Why do KTP (knowledge transfer partnerships) developments get stuck in development?
The answer is in all in a word: experience. Smooth development is underpinned by management of the experience, abilities, and limitations of all those involved. This is widely understood, but problems can occur with academic KTPs because their attributes are often misunderstood, and in extreme cases their intelligence misread as universal ability and their output unfairly judged. Dogged by the ‘impractical’ cliche, the academic clings to tasks that he/she is not efficient at whilst surrounded by those for whom said tasks are straightforward. Those guilty of using the ‘impractical’ label may do so to diminish the value of something that they don’t understand, possibly out of a feeling inferiority equal in level to the obsession many academics have with the label impractical. Unfortunately, this can lead to a team that is worth less than the sum of its parts and a product that stubbornly remains in development because it is the only discipline of which the academic has real experience.

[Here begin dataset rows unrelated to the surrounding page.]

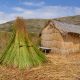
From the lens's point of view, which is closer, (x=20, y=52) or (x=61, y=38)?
(x=20, y=52)

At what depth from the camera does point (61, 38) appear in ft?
63.9

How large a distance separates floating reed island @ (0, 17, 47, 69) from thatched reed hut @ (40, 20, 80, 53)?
794cm

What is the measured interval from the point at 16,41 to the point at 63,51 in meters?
8.71

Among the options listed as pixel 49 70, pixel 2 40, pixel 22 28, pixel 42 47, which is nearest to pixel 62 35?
pixel 42 47

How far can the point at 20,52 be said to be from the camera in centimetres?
1082

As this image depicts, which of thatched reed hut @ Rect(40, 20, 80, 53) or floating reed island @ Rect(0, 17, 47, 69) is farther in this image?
thatched reed hut @ Rect(40, 20, 80, 53)

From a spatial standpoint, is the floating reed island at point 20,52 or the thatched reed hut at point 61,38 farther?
the thatched reed hut at point 61,38

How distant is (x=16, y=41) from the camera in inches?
440

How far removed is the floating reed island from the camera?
35.1ft

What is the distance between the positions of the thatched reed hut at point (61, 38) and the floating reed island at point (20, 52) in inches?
313

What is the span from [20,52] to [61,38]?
9.02 m

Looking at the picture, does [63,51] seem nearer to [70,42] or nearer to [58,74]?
[70,42]

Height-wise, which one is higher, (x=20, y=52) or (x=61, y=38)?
(x=61, y=38)

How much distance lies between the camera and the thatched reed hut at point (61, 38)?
19328mm
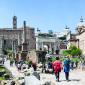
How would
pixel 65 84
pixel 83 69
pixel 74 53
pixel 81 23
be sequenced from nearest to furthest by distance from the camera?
pixel 65 84, pixel 83 69, pixel 74 53, pixel 81 23

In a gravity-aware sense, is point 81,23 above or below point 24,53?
above

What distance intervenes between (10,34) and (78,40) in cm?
5245

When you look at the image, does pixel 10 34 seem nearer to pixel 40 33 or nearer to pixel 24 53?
pixel 40 33

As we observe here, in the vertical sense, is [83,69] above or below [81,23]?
below

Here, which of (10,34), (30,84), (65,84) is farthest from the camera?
(10,34)

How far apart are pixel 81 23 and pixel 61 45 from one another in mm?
31365

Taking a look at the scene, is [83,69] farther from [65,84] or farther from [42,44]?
[42,44]

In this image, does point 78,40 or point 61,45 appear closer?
point 78,40

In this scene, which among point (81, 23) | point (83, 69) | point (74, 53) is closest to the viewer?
point (83, 69)

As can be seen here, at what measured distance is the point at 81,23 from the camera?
107625 mm

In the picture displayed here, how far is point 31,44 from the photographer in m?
140

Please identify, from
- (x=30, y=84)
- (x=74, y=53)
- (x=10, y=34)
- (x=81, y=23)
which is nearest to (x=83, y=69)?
(x=30, y=84)

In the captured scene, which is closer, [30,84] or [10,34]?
[30,84]

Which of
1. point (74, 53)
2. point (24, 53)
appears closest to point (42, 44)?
point (74, 53)
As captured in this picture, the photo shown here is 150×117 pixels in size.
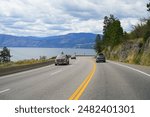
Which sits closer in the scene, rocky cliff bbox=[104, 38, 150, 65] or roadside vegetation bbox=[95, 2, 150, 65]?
rocky cliff bbox=[104, 38, 150, 65]

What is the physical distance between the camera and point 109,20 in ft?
439

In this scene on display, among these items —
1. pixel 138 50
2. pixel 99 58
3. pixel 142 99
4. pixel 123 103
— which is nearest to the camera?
pixel 123 103

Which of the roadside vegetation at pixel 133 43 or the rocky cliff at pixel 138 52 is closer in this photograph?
the rocky cliff at pixel 138 52

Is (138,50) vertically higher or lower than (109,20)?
lower

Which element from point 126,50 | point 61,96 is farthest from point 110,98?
point 126,50

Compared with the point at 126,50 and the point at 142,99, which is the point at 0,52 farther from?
the point at 142,99

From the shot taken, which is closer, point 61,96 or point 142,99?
point 142,99

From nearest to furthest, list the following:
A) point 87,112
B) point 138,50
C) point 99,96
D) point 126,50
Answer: point 87,112 < point 99,96 < point 138,50 < point 126,50

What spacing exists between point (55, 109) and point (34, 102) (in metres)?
1.54

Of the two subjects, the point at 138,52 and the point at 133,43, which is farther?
the point at 133,43

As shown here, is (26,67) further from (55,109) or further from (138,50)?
(138,50)

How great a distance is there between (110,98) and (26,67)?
22.5 m

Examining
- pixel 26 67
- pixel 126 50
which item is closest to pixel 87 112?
pixel 26 67

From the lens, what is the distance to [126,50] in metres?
73.9
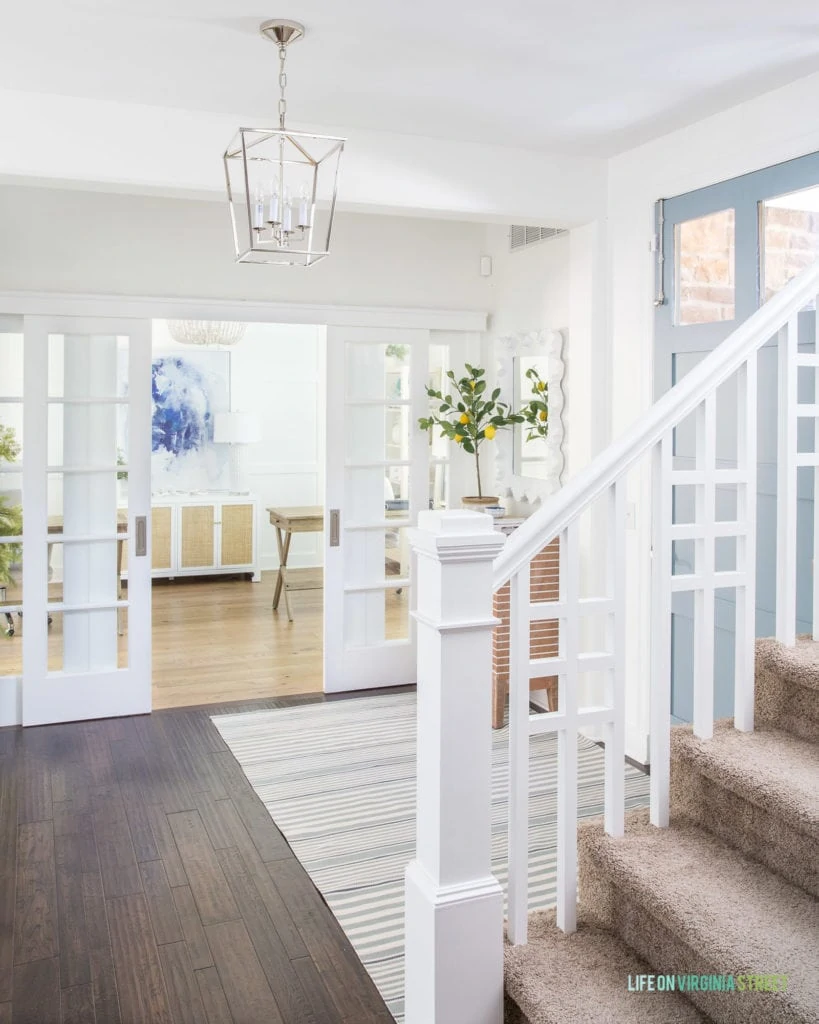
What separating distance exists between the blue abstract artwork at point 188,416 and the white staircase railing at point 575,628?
7.10 meters

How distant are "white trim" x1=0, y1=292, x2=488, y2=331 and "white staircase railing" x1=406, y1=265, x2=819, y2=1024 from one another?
10.6 feet

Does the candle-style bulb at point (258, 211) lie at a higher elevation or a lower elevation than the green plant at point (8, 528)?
higher

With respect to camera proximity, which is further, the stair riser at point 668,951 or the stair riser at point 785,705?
the stair riser at point 785,705

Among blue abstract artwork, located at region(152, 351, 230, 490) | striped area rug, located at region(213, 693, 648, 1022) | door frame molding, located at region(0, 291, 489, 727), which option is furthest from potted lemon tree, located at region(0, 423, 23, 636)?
blue abstract artwork, located at region(152, 351, 230, 490)

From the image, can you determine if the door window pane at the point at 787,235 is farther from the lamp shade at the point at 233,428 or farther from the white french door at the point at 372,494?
the lamp shade at the point at 233,428

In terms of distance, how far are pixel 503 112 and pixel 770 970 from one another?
2964 mm

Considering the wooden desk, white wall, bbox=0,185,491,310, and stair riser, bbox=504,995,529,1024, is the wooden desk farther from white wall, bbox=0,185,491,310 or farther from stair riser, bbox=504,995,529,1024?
stair riser, bbox=504,995,529,1024

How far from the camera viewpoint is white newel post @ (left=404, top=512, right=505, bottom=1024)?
1.82 meters

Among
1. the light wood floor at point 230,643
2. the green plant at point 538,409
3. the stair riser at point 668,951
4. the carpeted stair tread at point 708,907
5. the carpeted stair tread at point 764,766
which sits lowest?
the light wood floor at point 230,643

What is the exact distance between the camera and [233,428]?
868 centimetres

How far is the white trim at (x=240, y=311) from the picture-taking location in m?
4.58

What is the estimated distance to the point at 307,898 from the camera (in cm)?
296

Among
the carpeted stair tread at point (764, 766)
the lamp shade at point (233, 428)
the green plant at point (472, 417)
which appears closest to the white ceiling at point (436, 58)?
the green plant at point (472, 417)

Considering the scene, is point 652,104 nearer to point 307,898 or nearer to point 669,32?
point 669,32
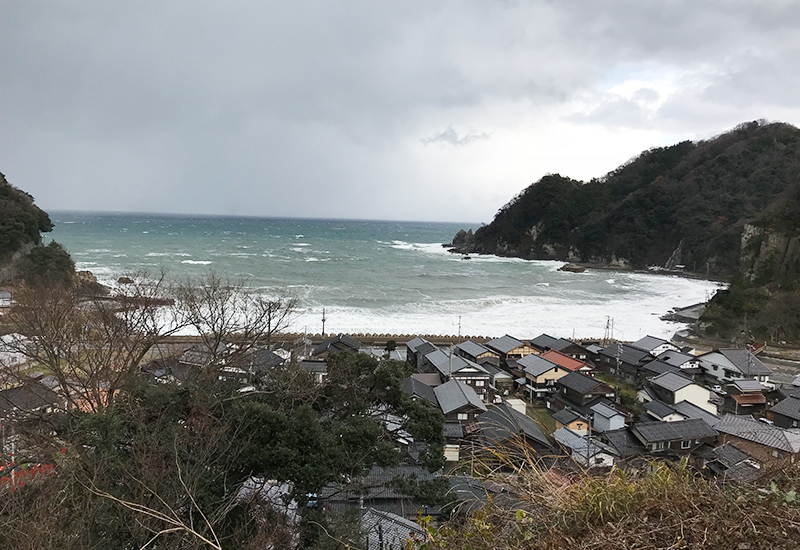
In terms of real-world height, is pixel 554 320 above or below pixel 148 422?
below

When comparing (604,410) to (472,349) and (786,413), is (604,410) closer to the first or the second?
(786,413)

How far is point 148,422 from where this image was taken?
5680 millimetres

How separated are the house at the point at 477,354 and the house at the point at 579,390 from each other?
151 inches

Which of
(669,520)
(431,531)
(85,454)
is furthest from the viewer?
(85,454)

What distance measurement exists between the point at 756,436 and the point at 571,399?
16.6ft

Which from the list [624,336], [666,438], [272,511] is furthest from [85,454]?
[624,336]

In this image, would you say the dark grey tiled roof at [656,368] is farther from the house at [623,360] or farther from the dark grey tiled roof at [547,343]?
the dark grey tiled roof at [547,343]

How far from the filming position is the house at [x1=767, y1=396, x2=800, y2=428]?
12461 mm

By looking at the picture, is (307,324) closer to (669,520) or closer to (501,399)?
(501,399)

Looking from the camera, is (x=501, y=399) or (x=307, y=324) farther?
(x=307, y=324)

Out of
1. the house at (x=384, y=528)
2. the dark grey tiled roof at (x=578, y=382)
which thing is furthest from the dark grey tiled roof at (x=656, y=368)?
the house at (x=384, y=528)

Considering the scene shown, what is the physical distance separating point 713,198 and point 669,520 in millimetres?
73839

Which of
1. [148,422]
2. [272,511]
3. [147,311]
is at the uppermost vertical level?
[147,311]

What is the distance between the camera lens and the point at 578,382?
47.9 feet
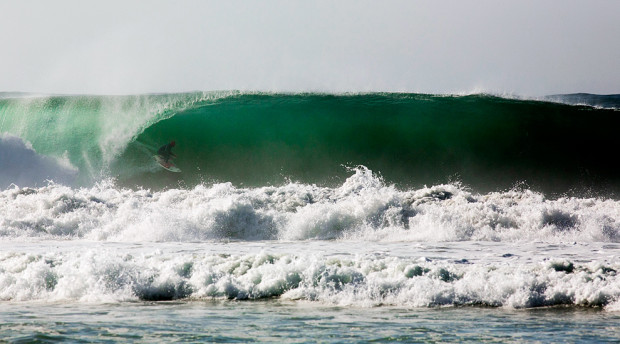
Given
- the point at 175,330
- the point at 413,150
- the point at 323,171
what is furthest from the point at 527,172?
the point at 175,330

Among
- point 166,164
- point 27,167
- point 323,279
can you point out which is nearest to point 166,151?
point 166,164

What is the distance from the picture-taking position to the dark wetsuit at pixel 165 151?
A: 17234 mm

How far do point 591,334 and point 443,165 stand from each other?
1093cm

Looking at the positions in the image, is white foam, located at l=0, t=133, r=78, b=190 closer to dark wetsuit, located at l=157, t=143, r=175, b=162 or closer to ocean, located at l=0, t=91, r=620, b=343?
ocean, located at l=0, t=91, r=620, b=343

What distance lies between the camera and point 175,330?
5520 mm

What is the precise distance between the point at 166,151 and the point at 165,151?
0.03m

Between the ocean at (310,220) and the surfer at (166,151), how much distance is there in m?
0.12

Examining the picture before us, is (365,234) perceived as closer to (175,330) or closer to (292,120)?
(175,330)

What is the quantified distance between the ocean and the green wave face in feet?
0.17

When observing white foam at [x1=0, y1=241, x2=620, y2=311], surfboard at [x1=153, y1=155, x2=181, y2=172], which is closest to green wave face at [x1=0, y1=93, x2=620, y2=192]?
surfboard at [x1=153, y1=155, x2=181, y2=172]

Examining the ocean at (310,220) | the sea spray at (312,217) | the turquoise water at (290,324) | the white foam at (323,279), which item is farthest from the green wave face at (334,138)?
the turquoise water at (290,324)

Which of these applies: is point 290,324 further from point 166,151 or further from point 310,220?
point 166,151

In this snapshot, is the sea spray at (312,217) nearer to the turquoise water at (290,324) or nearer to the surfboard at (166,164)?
the surfboard at (166,164)

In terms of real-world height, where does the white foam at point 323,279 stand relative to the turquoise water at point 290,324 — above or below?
above
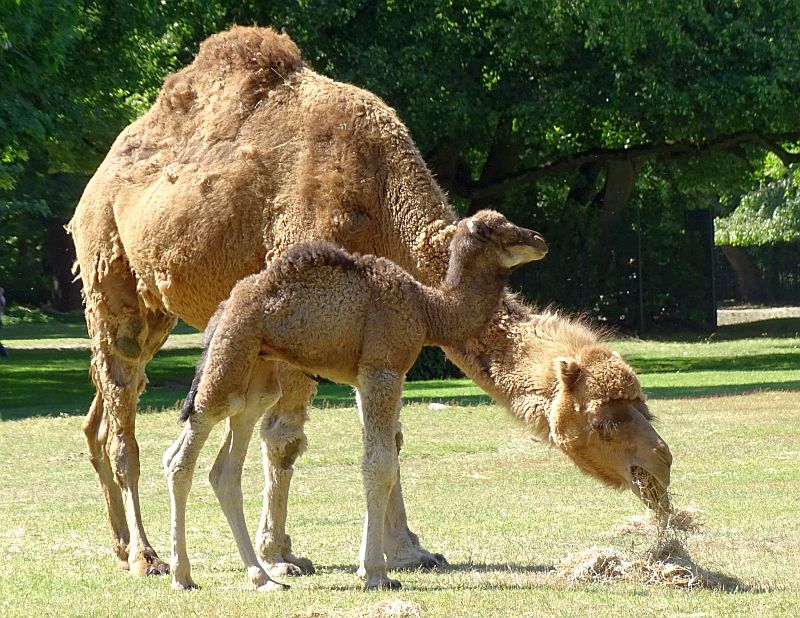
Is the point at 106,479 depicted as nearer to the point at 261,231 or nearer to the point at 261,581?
the point at 261,231

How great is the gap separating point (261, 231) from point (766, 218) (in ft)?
131

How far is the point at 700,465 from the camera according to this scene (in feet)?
44.8

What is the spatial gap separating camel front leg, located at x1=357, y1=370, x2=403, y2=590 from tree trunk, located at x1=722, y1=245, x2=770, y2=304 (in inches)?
1753

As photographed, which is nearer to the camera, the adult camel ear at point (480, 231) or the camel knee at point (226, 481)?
the adult camel ear at point (480, 231)

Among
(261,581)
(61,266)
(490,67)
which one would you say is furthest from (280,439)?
(61,266)

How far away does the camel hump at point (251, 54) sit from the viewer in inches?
381

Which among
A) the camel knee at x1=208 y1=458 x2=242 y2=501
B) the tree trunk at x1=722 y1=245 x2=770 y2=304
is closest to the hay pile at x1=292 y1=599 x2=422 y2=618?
the camel knee at x1=208 y1=458 x2=242 y2=501

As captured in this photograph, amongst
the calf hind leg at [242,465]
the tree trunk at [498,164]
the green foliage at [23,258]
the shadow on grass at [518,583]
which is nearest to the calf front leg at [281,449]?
the shadow on grass at [518,583]

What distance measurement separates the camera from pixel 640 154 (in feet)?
95.1

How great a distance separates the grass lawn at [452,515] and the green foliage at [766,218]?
24954 mm

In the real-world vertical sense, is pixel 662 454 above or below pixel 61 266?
below

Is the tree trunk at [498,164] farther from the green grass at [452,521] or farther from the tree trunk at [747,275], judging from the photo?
the tree trunk at [747,275]

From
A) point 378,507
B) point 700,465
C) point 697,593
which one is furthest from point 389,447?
point 700,465

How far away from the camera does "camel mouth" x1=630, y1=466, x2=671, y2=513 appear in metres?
7.48
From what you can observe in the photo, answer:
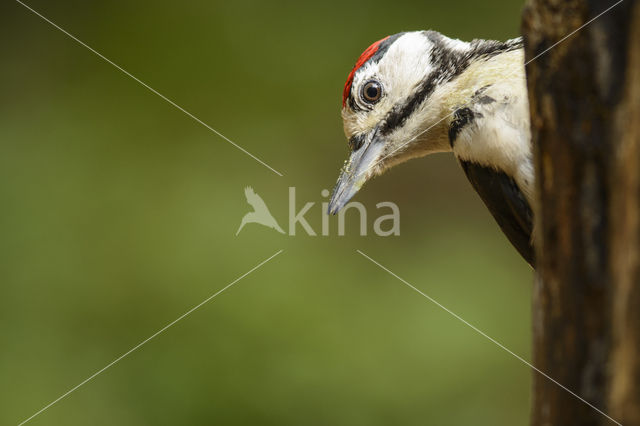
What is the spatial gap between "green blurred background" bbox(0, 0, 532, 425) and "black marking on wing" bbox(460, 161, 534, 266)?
1940mm

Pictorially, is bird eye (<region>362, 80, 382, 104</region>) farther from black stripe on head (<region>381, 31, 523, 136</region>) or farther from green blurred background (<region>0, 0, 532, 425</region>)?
green blurred background (<region>0, 0, 532, 425</region>)

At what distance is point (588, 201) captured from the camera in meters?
0.71

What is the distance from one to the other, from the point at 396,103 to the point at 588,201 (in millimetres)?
1133

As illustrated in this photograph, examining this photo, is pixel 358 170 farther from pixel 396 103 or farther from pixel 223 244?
pixel 223 244

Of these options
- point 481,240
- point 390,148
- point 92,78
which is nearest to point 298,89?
point 92,78

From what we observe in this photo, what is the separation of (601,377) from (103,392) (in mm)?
3080

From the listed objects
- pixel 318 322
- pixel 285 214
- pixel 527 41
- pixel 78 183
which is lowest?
pixel 318 322

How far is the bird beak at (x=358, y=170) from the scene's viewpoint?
71.9 inches

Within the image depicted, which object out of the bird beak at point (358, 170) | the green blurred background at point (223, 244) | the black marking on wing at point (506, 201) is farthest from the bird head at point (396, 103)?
the green blurred background at point (223, 244)

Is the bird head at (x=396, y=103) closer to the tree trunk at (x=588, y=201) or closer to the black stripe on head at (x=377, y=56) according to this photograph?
the black stripe on head at (x=377, y=56)

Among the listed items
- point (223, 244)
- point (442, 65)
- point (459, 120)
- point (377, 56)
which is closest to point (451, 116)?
point (459, 120)

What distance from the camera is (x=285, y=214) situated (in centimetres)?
407

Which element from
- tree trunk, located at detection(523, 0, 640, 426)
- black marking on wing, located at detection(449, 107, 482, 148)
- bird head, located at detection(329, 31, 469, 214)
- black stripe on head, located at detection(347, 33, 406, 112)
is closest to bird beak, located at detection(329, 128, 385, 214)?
bird head, located at detection(329, 31, 469, 214)

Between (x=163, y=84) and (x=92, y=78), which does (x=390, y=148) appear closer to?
(x=163, y=84)
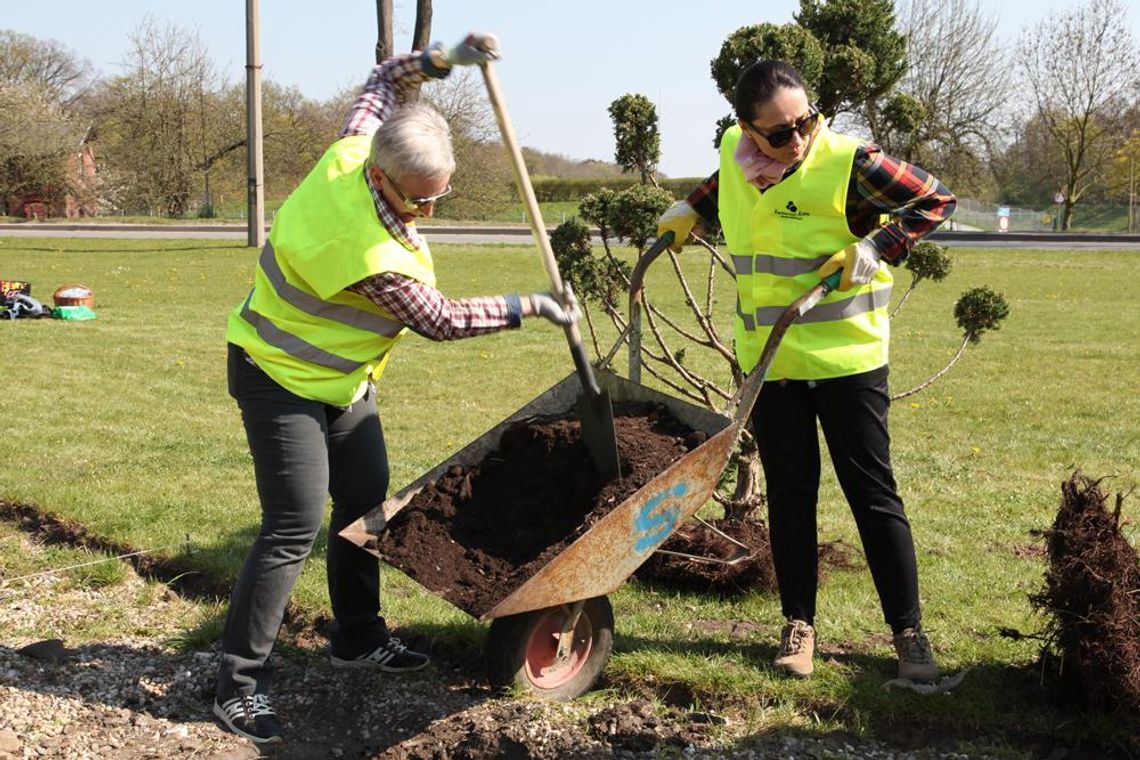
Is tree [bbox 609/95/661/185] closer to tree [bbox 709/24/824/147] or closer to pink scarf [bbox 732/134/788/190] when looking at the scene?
tree [bbox 709/24/824/147]

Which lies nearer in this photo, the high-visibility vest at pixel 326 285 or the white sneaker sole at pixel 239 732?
the high-visibility vest at pixel 326 285

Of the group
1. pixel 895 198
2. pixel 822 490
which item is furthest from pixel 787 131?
pixel 822 490

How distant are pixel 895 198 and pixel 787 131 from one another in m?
0.40

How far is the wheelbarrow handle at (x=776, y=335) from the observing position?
345 centimetres

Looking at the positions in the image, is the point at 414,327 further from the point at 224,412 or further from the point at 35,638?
the point at 224,412

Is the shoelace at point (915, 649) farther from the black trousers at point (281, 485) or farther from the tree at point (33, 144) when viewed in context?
the tree at point (33, 144)

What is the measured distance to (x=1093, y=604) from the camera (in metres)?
3.40

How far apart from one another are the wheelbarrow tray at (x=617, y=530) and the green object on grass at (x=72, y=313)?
11.5 meters

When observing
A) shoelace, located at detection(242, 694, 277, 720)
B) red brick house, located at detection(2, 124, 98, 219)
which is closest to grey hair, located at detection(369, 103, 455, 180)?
shoelace, located at detection(242, 694, 277, 720)

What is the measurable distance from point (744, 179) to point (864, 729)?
5.68 ft

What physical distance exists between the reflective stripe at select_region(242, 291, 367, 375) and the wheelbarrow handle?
1193 millimetres

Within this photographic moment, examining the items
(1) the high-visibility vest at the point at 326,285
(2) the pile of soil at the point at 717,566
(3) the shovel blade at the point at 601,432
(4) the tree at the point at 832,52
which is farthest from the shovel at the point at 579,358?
(4) the tree at the point at 832,52

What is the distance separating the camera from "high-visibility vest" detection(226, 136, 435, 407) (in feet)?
10.5

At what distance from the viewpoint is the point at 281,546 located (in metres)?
3.52
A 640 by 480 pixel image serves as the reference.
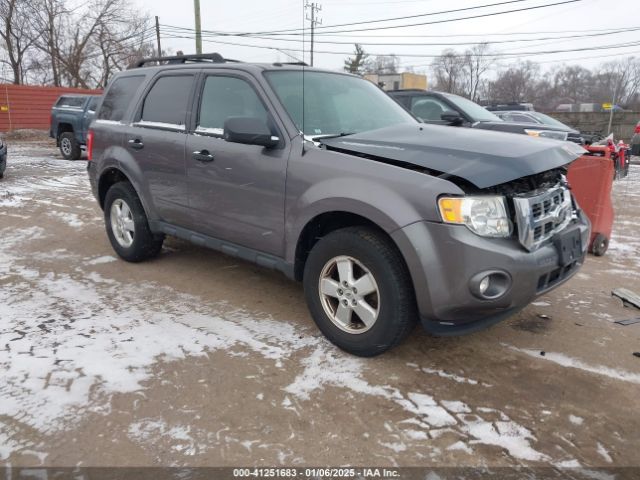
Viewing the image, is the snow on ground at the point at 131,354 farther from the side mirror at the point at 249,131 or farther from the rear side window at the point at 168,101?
the rear side window at the point at 168,101

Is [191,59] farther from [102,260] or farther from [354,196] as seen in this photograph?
[354,196]

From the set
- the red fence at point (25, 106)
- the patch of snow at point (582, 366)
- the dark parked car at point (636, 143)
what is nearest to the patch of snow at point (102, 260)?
the patch of snow at point (582, 366)

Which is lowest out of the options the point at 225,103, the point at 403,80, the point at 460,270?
the point at 460,270

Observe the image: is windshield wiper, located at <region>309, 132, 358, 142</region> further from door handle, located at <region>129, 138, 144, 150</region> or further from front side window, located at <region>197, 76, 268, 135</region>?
door handle, located at <region>129, 138, 144, 150</region>

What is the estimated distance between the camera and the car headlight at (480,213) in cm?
273

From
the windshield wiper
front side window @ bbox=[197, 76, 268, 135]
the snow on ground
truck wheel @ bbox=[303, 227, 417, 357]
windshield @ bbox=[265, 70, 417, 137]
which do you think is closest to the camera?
the snow on ground

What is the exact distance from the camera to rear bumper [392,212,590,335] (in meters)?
2.70

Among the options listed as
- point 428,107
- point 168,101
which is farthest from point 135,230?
point 428,107

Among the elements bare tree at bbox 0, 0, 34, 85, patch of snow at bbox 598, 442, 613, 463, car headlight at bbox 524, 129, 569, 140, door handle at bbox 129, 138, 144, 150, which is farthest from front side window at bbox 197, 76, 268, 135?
bare tree at bbox 0, 0, 34, 85

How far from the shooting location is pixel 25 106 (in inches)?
955

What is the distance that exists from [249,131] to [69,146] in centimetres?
1348

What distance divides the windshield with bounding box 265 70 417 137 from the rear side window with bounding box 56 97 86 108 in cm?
1276

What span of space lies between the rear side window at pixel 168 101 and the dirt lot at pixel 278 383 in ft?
4.90

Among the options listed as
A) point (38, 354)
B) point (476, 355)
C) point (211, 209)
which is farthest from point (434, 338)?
point (38, 354)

Some real world examples witnessed by us:
- Complex 3D printed parts that can not be transferred to an injection moulding process.
- Academics hand soldering PCBs for which footprints were designed by them. The footprints don’t suit pick and place.
- Electronics hardware with which performance has been achieved by designing from first principles rather than using off the shelf, time served, approved chips.
- Academics, with the best will in the world, choosing unreliable and inappropriate suppliers for the technical and commercial level of product involved.
- Little use made of decades of hard won experience in the KTP – company. Examples below:
- Academic could have handed design of 3D print and injection moulding to mechanical and production engineers with decades of experience.
- Electronics engineers can speedily design hardware that can be produced by contract electronics manufacturers – the academic need only define the need.
- Production engineers can ensure moulds can be injection moulded and footprints on PCBs are suitable for mass manufacture.
Where is the KTP most useful and when should his/her output be passed onto others?
The answer is quite simple but less easy to implement. Concept prototype is the answer. The KTP should prove the concept with concept level prototypes to a level that can be explained to engineers. The KTP can then move to pastures new where he/she will deliver even more gems and engineers can neatly tie up and deliver the original work. An order of magnitude more output becomes available. This article is an awful lot easier to write than to do. The complicated emotions of the highly intelligent and the profoundly experienced are not easy to control, combine and manage, but that is what is necessary to overcome this perennial problem.